Academic year(s): 2025-2026

Key information

SCOTCAT credits : 30

ECTS credits : 15

Level : SCQF level 10

Semester: 1

Availability restrictions: Not automatically available to General Degree students

Planned timetable: 10.00 am Tue

This module considers ethical and practical dilemmas facing policymakers, governments and citizens in the aftermath of war, including civil war (the norm since 1990). The ‘wrong’ choice in many of these dilemmas could plunge a society back into conflict, condemning populations to continuing violence, poverty and exclusion. The module revolves around issues beginning with an ‘r’ - restitution, retribution, reparation, reconciliation, reformation and reconstruction. Each of these policy options has a 'history' that is here linked to liberal thinking about how wars can be ended.
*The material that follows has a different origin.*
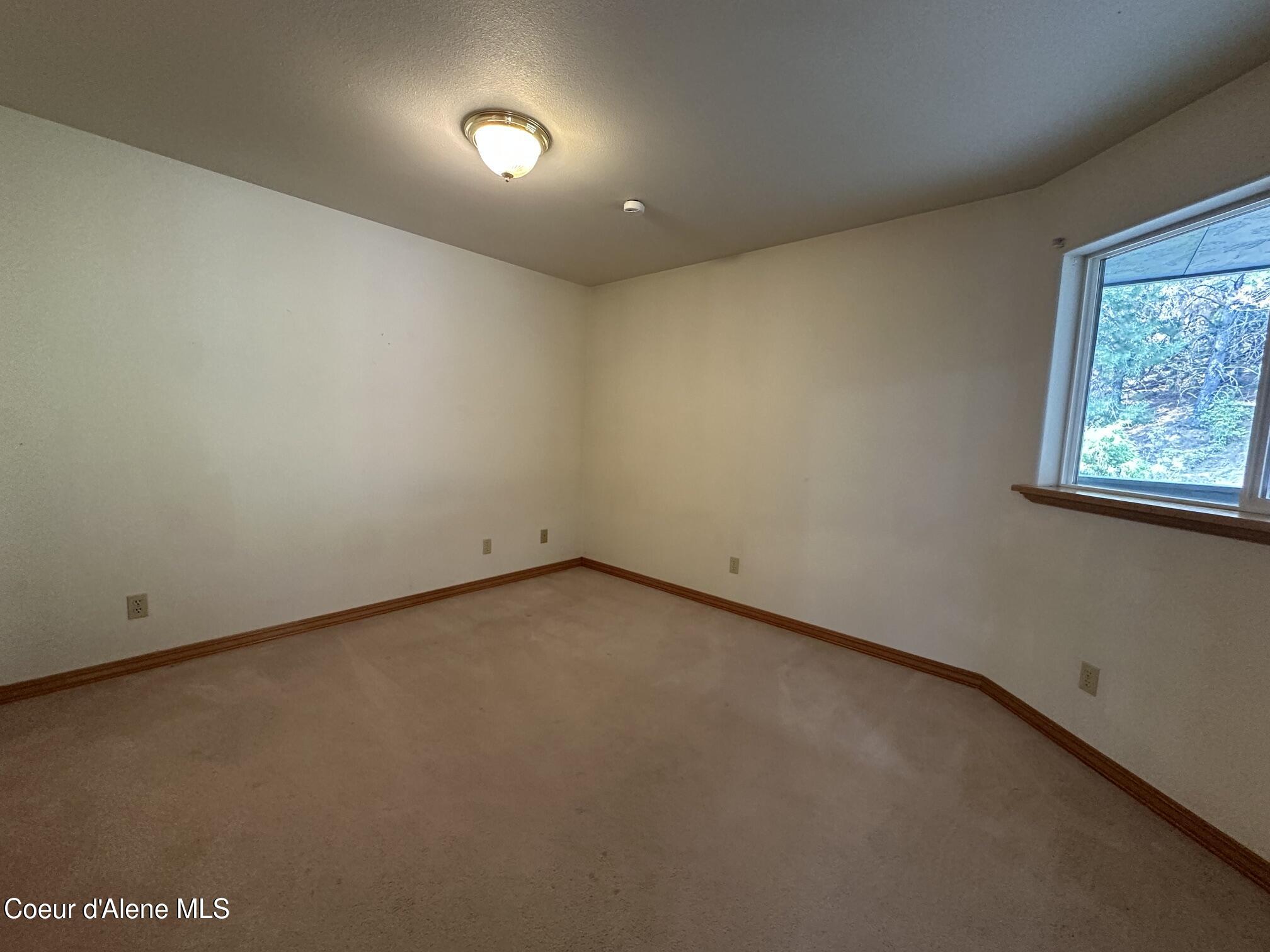 75 Silver Ridge CIR, 203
But the ‘liberal peace’ faces many obstacles; some argue that it was in crisis even before an arguably ‘illiberal’ president returned to the White House in 2025. This module explores these dilemmas and asks students to reflect on the future of the liberal world order, how wars may develop in the future, and how approaches to peace and institution-building in the aftermath of wars may be crafted in response.
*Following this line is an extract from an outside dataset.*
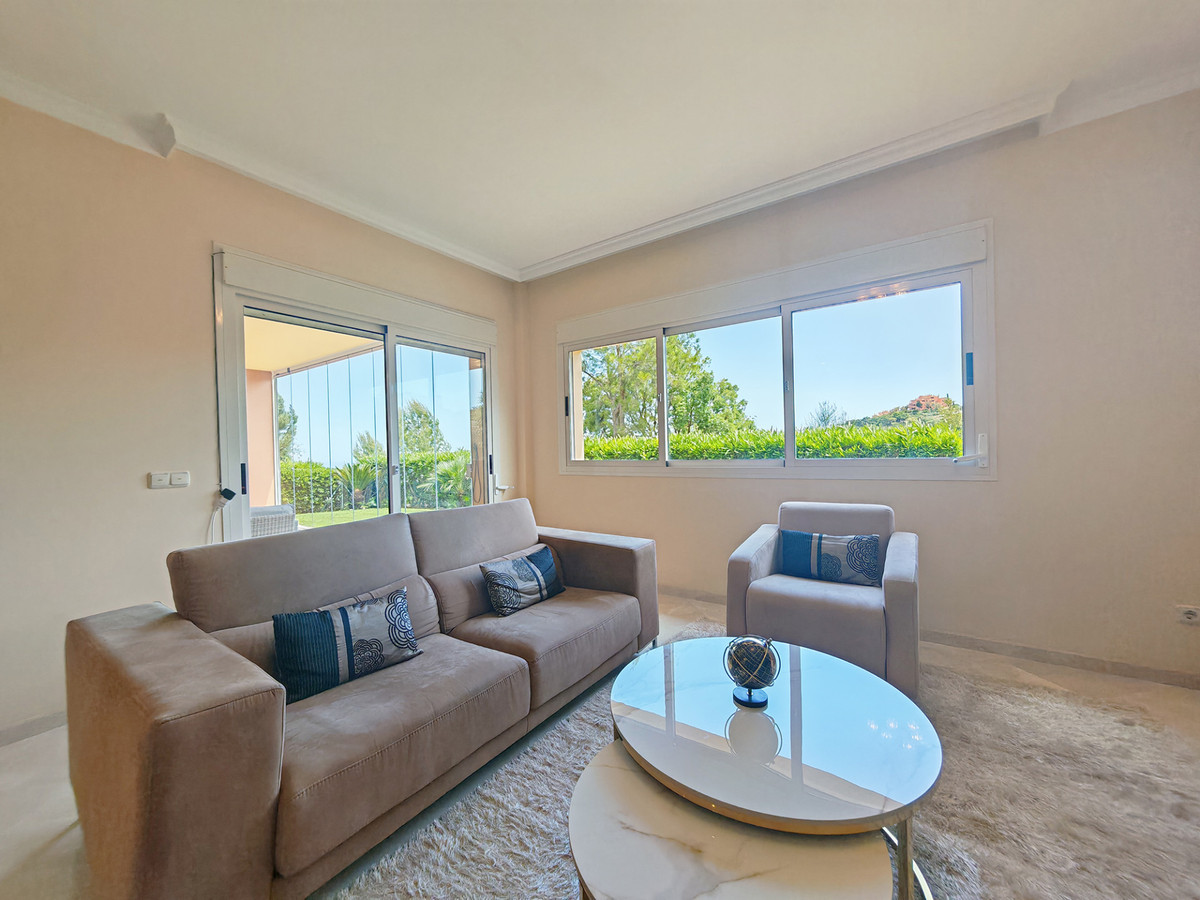 Ruim gelijkvloers appartement op eerste golflijn Marbella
Relationship to other modules

Pre-requisite(s): Before taking this module you must pass IR2006

Learning and teaching methods and delivery

Weekly contact: 1 lecture and 1 tutorial.

Assessment pattern

As used by St Andrews: 3-hour Written Examination = 50%, Coursework = 50%


Re-assessment: 3-hour Written Examination= 100%

Personnel

Module coordinator: Dr D J Miles
Module teaching staff: Dr David Miles
Module coordinator email djm62@st-andrews.ac.uk

Intended learning outcomes

  • Explain the tensions between liberalism as a doctrine that believes in the perfectability of peoples and the challenges facing states and their citizens in the aftermath of bitter conflicts.
  • Explain relevant narratives on the aftermath of war in general, and civil wars in particular, and critically assess the policy options open to policymakers in ending them.
  • Critically assess the literature and dominant approaches on the ending and aftermath of wars in both historical depth and contemporary relevance
  • Analyse the ideas of key scholars of liberalism, peace and conflict, and war studies in order to explain the opportunities and challenges surrounding reconstruction after wars.
  • Critically evaluate and synthesise material from a range of theoretical and empirical sources to address liberalism’s capacity to stop wars happening and to stop them re-erupting.
  • Articulate reasoned and factually supported arguments in presentations, class discussion, and assessed work.